▸ **PAGE TEXT**:
■ ■ ■ ■ ■ ■ ■

It is natural that the crack-tip damage occurs because of the current loading and the loading history and does not depend upon future loading, in the cycle-counting algorithm [19]. In these cases, as shown in Figure 6(e), when the applied load reaches to the point b, the large cycle cannot be identified without the future loading (point c). Hence, the traditional two-parameter approach is unable to calculate the fatigue crack growth under superimposed loading conditions, whereas the integral model is functional.

3.2. Model Validation under Variable Amplitude Loading

McMillan and Pelloux collected the fatigue testing data on the Al 2024-T3 specimen with center through crack under complex VA loading [20]. The specimens geometry parameters are as follows: width = 229 mm, length = 610 mm, and thickness = 4.1 mm. Two types of spectrum are discussed in this section. Two kinds of the Al 2024-T3 composition are used, and the materials mechanism properties are ultimate strength σ_ult = 473.3 MPa and yield strength σ_y = 327.9 MPa.

One set of da/dN-ΔK testing data under CA loading (R = 0.1) are employed to calibrate the fitting parameters, as shown in Figure 9 [21]. The calibration results are C_I = 6.6619e − 11, α = 1.3874, and γ = 0.9 for the integral model, and C_T = 2.1283e − 11 and m_T = 3.3874 for the two-parameter model. Good agreements are observed, which proved that the calibration results are available.

■ ■ ■ ■ ■ ■ ■

▸ **DATASET EXTRACT**:
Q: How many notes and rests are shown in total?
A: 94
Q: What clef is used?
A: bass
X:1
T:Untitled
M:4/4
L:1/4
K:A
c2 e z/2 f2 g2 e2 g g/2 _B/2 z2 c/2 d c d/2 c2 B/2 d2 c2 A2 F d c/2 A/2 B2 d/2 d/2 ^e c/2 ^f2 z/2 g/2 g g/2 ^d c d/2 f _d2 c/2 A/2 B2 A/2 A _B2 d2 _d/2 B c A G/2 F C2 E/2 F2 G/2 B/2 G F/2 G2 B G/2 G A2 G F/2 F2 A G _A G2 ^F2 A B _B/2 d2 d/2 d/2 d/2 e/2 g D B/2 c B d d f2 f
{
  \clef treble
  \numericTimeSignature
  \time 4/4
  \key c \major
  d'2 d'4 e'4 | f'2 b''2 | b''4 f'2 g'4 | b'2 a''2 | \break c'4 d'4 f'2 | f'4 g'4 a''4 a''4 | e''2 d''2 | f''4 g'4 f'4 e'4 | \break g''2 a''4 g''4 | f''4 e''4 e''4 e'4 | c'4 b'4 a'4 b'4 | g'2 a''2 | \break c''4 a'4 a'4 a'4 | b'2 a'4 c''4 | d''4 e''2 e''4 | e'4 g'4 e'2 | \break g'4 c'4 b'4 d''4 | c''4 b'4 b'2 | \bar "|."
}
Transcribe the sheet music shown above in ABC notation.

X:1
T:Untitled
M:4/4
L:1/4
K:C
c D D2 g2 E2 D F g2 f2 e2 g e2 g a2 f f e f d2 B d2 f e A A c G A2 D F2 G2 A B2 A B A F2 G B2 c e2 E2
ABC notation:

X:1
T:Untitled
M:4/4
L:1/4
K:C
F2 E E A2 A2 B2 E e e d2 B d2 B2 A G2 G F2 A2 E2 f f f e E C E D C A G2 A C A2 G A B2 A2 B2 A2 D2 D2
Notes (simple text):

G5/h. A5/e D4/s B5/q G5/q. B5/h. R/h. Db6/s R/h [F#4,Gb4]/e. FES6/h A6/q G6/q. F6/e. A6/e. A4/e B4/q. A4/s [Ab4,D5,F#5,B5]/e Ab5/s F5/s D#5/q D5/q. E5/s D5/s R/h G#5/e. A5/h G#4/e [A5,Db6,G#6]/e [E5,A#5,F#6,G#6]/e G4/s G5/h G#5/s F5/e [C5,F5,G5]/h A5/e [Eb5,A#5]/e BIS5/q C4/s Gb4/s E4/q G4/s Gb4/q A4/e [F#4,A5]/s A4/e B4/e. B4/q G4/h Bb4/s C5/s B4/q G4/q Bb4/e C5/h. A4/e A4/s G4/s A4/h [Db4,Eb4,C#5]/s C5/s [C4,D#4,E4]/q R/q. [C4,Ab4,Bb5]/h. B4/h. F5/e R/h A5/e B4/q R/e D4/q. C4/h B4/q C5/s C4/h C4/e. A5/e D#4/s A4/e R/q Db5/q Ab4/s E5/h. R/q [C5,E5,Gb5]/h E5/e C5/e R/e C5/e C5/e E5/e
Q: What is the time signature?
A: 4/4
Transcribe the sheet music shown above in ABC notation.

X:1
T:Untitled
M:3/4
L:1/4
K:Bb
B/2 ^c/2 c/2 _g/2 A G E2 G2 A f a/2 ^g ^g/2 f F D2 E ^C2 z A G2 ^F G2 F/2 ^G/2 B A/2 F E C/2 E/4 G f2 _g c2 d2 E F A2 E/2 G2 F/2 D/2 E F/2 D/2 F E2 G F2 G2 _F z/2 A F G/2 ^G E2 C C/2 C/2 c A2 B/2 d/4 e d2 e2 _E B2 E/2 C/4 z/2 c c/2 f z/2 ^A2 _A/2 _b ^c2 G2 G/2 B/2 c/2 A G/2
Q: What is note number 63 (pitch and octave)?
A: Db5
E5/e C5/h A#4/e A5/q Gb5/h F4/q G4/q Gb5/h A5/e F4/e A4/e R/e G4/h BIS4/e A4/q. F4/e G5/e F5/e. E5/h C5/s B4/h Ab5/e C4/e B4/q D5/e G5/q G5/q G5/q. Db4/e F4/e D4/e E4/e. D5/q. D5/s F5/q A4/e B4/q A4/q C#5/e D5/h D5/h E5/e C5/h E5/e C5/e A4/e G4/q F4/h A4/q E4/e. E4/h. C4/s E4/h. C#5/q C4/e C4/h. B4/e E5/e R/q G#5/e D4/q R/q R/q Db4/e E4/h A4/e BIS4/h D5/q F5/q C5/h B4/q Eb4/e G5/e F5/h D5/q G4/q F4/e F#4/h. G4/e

■ ■ ■ ■ ■ ■ ■

▸ **BRIEF A**: Rewrite the paragraph in the text on fatigue crack growth that begins "McMillan and Pelloux collected" as a brief list that keeps its main facts.
▸ **BRIEF B**: Locate every line in the entries that contains the word "What", treating uppercase and lowercase as different, and copy each of those lines.

▸ **FULL SOLUTION A**:
- McMillan and Pelloux collected fatigue test data on Al 2024-T3 specimens with a center through crack under complex VA loading [20].
- Specimen geometry: width 229 mm, length 610 mm, thickness 4.1 mm.
- Two types of spectrum are discussed.
- Two kinds of Al 2024-T3 composition are used.
- Material properties: ultimate strength σ_ult = 473.3 MPa, yield strength σ_y = 327.9 MPa.

▸ **FULL SOLUTION B**:
Q: What clef is used?
Q: What is the time signature?
Q: What is note number 63 (pitch and octave)?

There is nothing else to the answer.